In their most recent studies, Simon's group revealed the ability of cells to adapt to low-oxygen concentrations through a second molecular pathway. In order to protect itself during hypoxic conditions, a cell will conserve energy by greatly reducing protein synthesis. By exposing human cells to low-oxygen conditions, the researchers observed the inactivation of mTOR, a central regulator of global protein synthesis.
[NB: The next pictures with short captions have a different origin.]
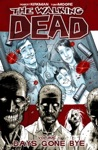 The Walking Dead Vol 1 Days Gone Bye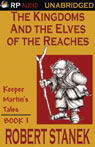 The Kingdoms and the Elves of the Reaches (Unabridged), by Robert Stanek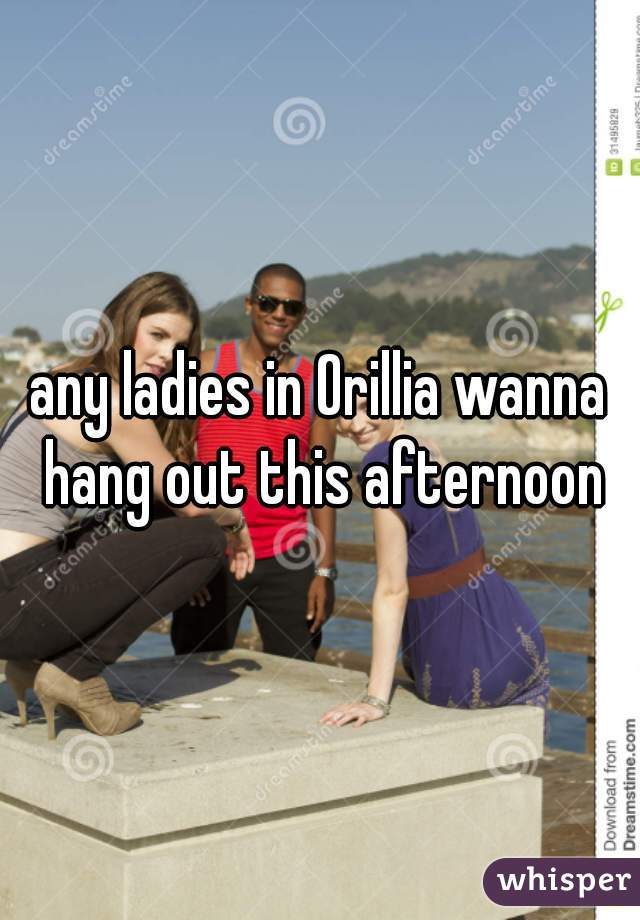 any ladies in Orillia wanna hang out this afternoon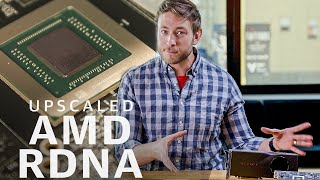 What's new with AMD's RDNA graphics? | Upscaled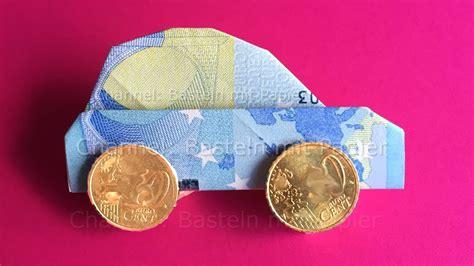 Auto Falten by Geldschein Falten Auto Einfach Geld Falten Diy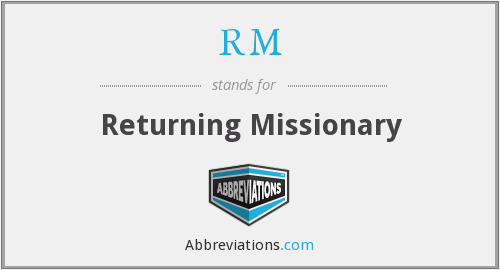 RM - Returning Missionary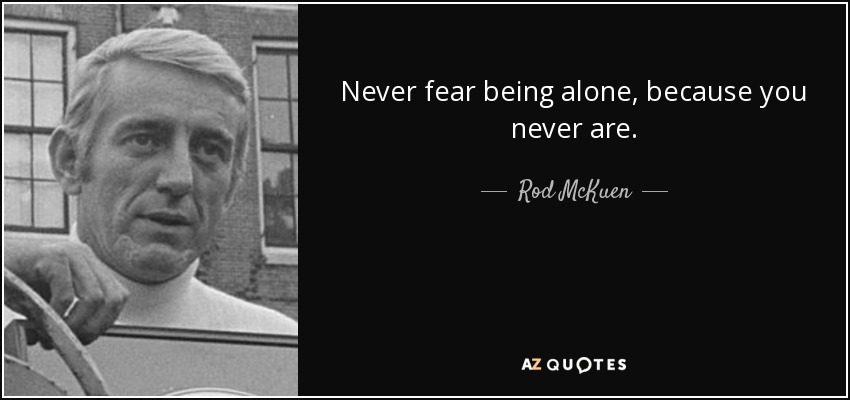 Never fear being alone, because you never are. - Rod McKuen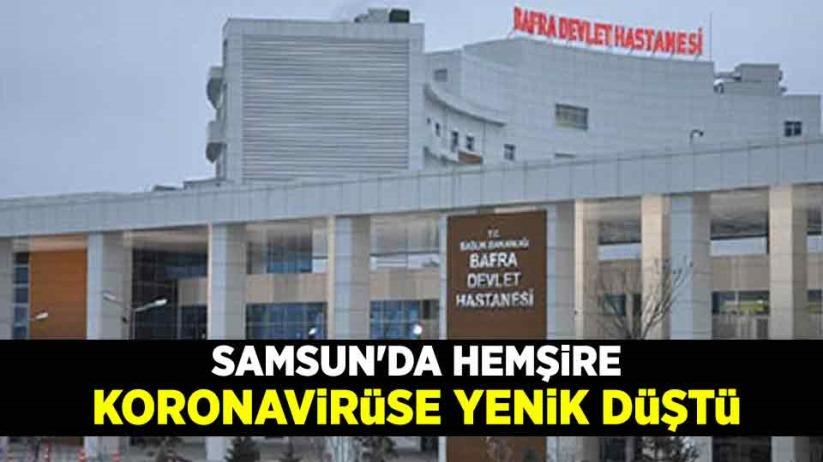 Samsun'da hemşire koronavirüs nedeniyle hayatını kaybetti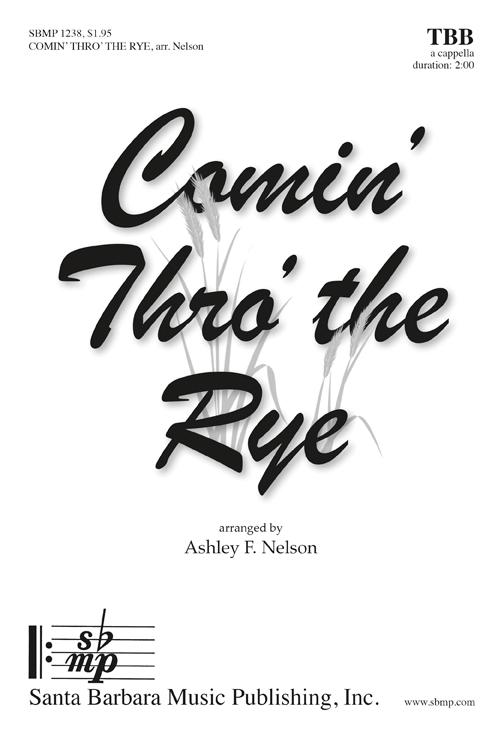 Comin' Thro' the Rye : TTB : Ashley Nelson : Sheet Music : SBMP1238 : 608938360366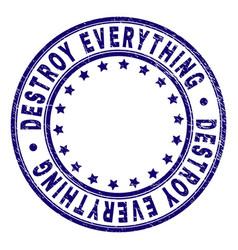 Grunge textured destroy everything round stamp vector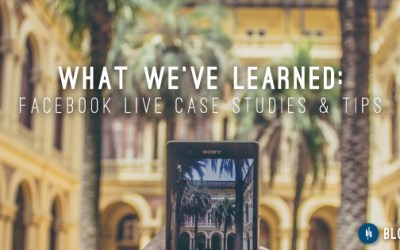 What We've Learned: Facebook Live Case Studies & Tips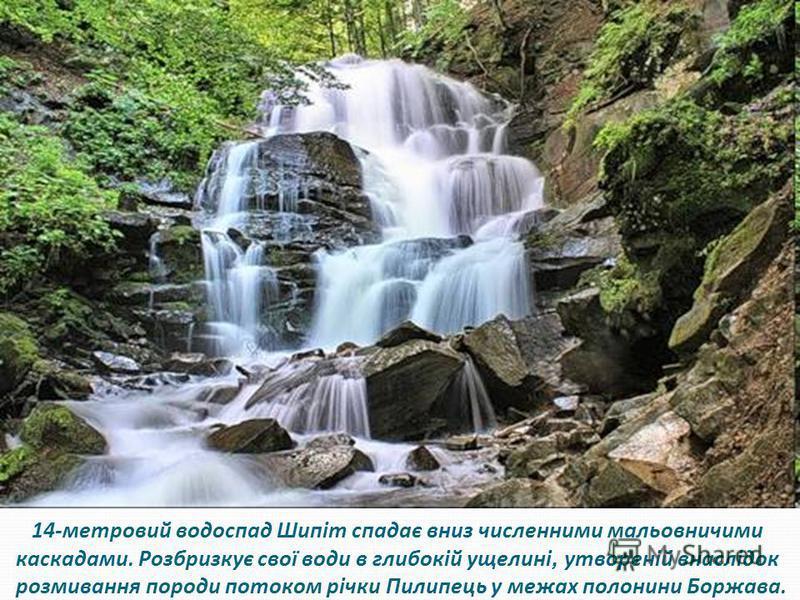 14-метровий водоспад Шипіт спадає вниз численними мальовничими каскадами. Розбризкує свої води в глибокій ущелині, утвореній внаслідок розмивання породи потоком річки Пилипець у межах полонини Боржава.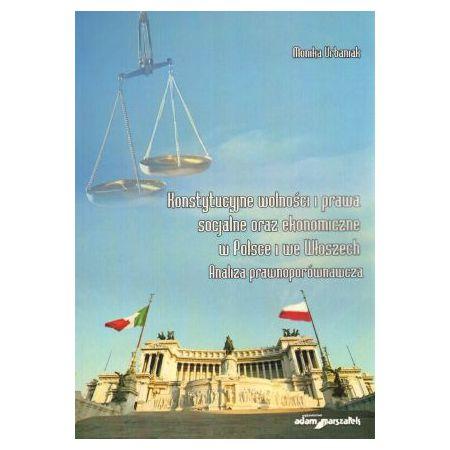 Konstytucyjne wolności i prawa socjalne oraz ekonomiczne w Polsce i we Włoszech. Analiza porównawcza - Monika Urbaniak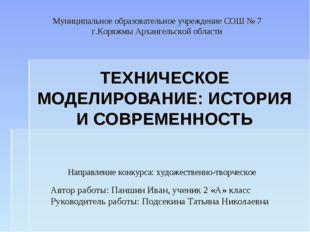 ТЕХНИЧЕСКОЕ МОДЕЛИРОВАНИЕ: ИСТОРИЯ И СОВРЕМЕННОСТЬ Автор работы: Паншин Иван,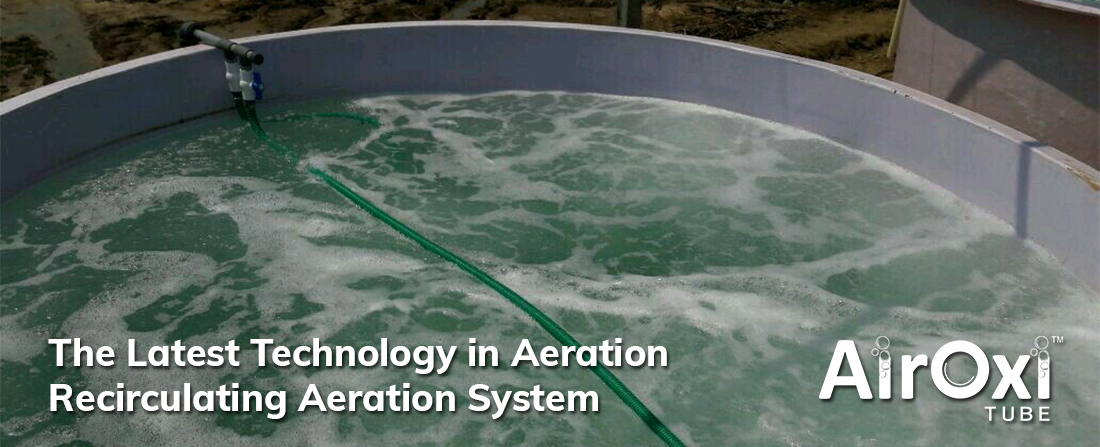 The Latest Technology in Aeration – Recirculating Aeration System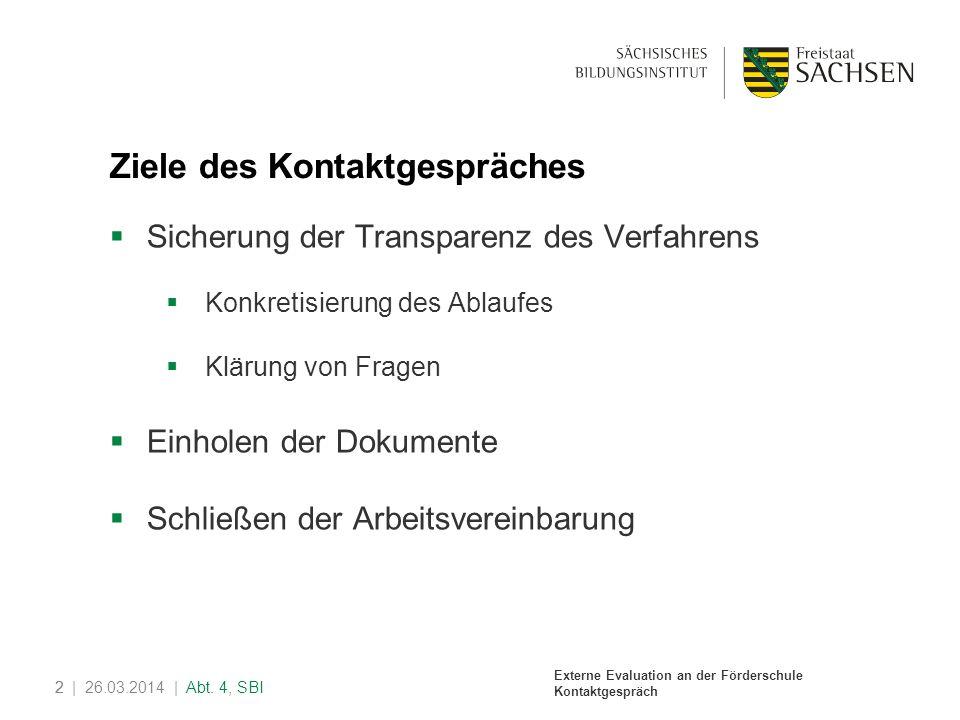 Externe Evaluation an der Förderschule Kontaktgespräch 2| 26.03.2014 | Abt. 4, SBI2 Ziele des Kontaktgespräches Sicherung der Transparenz des Verfahre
Further genetic testing revealed that the mTOR pathway operates independent of the HIF pathway.

Though paradoxical, Simon's findings suggest that the HIF pathway leads to the activation and translation of nearly 200 target genes essential to the cell's protective physiological changes, while the second and most recently discovered pathway-the mTOR pathway-inhibits protein synthesis. "The cell needs to take what energy it has to redirect to the molecular response that results in the necessary physiological changes," Simon suggests.

"There is something about the messenger RNAs present in the HIF pathway that allows them to escape inhibition of global protein synthesis," Simon notes. She believes that the directions for these mRNAs to move forward and make protein, while many are left behind, lies in the genetic makeup of mRNA. Her lab is currently working to identify these molecular directions.
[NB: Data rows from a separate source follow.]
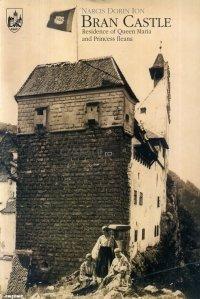 Bran Castle / Castelul Bran. Reziedenta Reginei Maria si a Printesei Ileana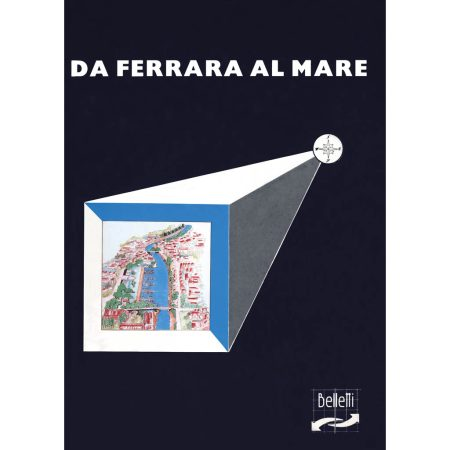 Da Ferrara al mare - Belletti Editore A03
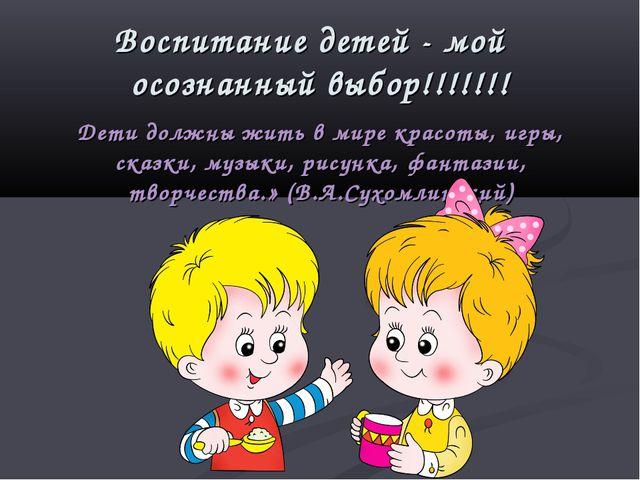 Воспитание детей - мой осознанный выбор!!!!!!! Дети должны жить в мире красо...
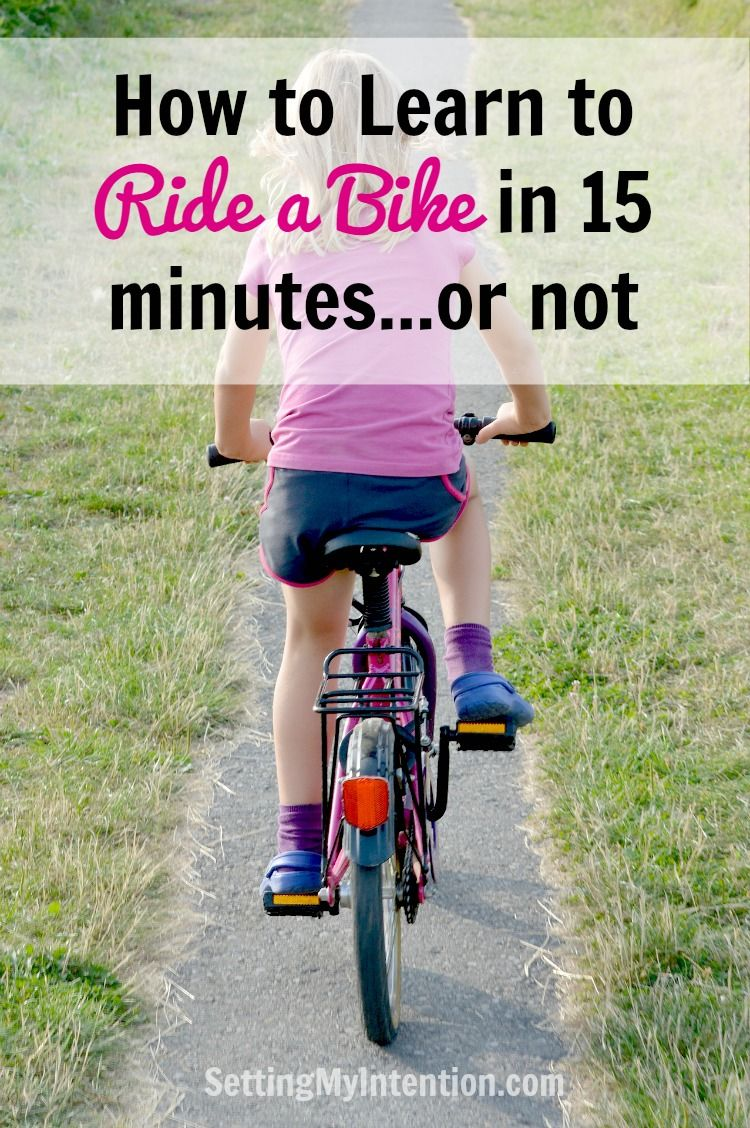 How To Learn To Ride A Bike In 15 Minutes Or Not With Images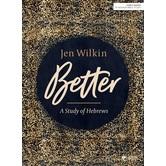 Better: A Study of Hebrews, by Jen Wilkin, Paperback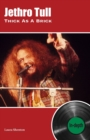 Jethro Tull Thick As A Brick : In-depth - Book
Although hypoxic conditions exist throughout early embryonic development, the presence of hypoxic environments in adult tissue is often a response to disease. As Simon explains, "A lot of the major Western world scourges involve a decrease in oxygen availability that falls below the threshold that cells need to remain healthy and carry out their functions." Hypoxia is a prominent component of solid tumors, myocardial infarctions, stroke, diabetic retinopathy, inflammation, and atherosclerosis.

In addition to hypoxia, solid cancer tumors are comprised of abnormal cells and convoluted blood vessels, which allow the tumors to resist chemotherapy and radiation treatments. New treatments for cancer are now aiming to turn off HIF and mTOR activity, halting the ability of the cell to signal its low-oxygen alert system and undergo protein synthesis.
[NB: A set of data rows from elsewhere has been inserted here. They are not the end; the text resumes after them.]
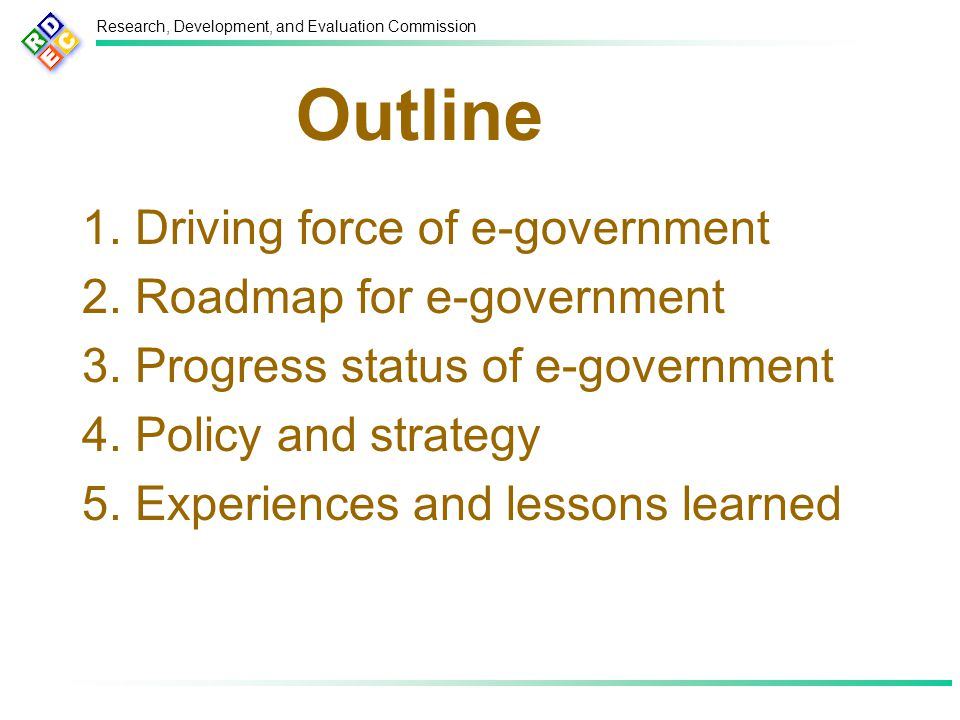 Research, Development, and Evaluation Commission Outline 1.
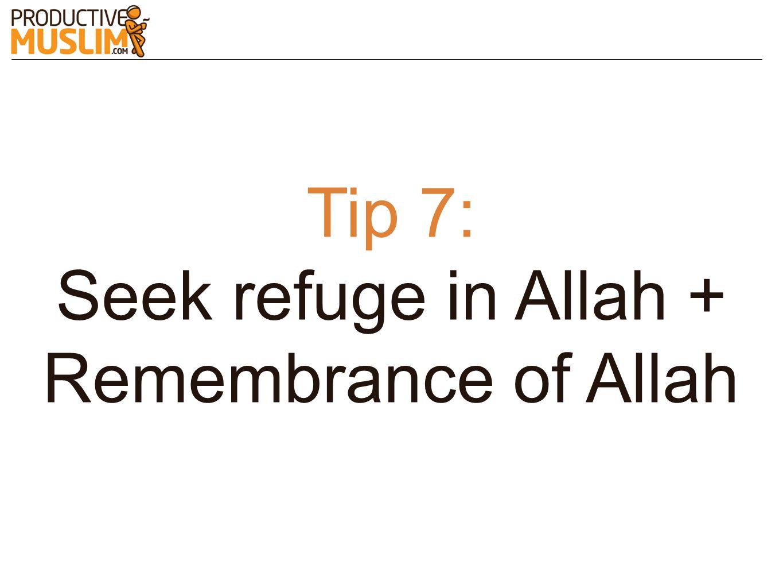Tip 7: Seek refuge in Allah + Remembrance of Allah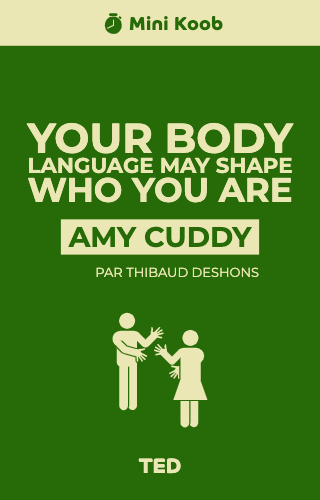 Your body language may shape who you are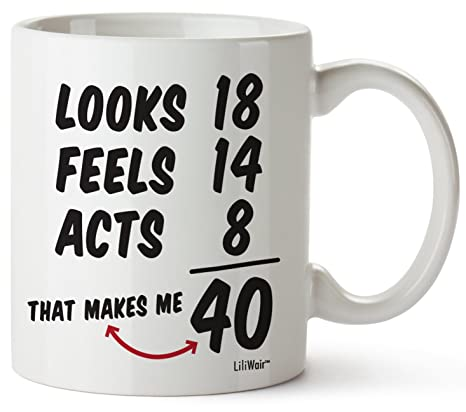 5068593b4a5 ... 17 Year Girl 40 Present. 40th Birthday Gifts For Women Forty Years Old  Men Gift Mugs Happy Funny 40 Mens Womens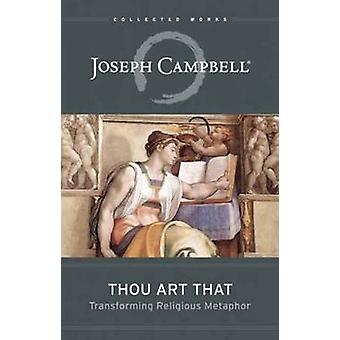 Thou Art That - Transforming Religious Metaphor by Joseph Campbell - 9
"If we are able to create a treatment for tumors by inactivating the factor that is promoting cell survival and tumor cell motility - a key regulator of tumor metastasis - we may have another option to treat solid tumors," notes Simon.

Study co-authors are Liping Liu, Timothy P. Cash, Russell G. Jones, Brian Keith and Craig B. Thompson, all from the Abramson Family Cancer Research Institute (AFCRI). The research was funded by the National Institutes of Health, HHMI, and AFCRI.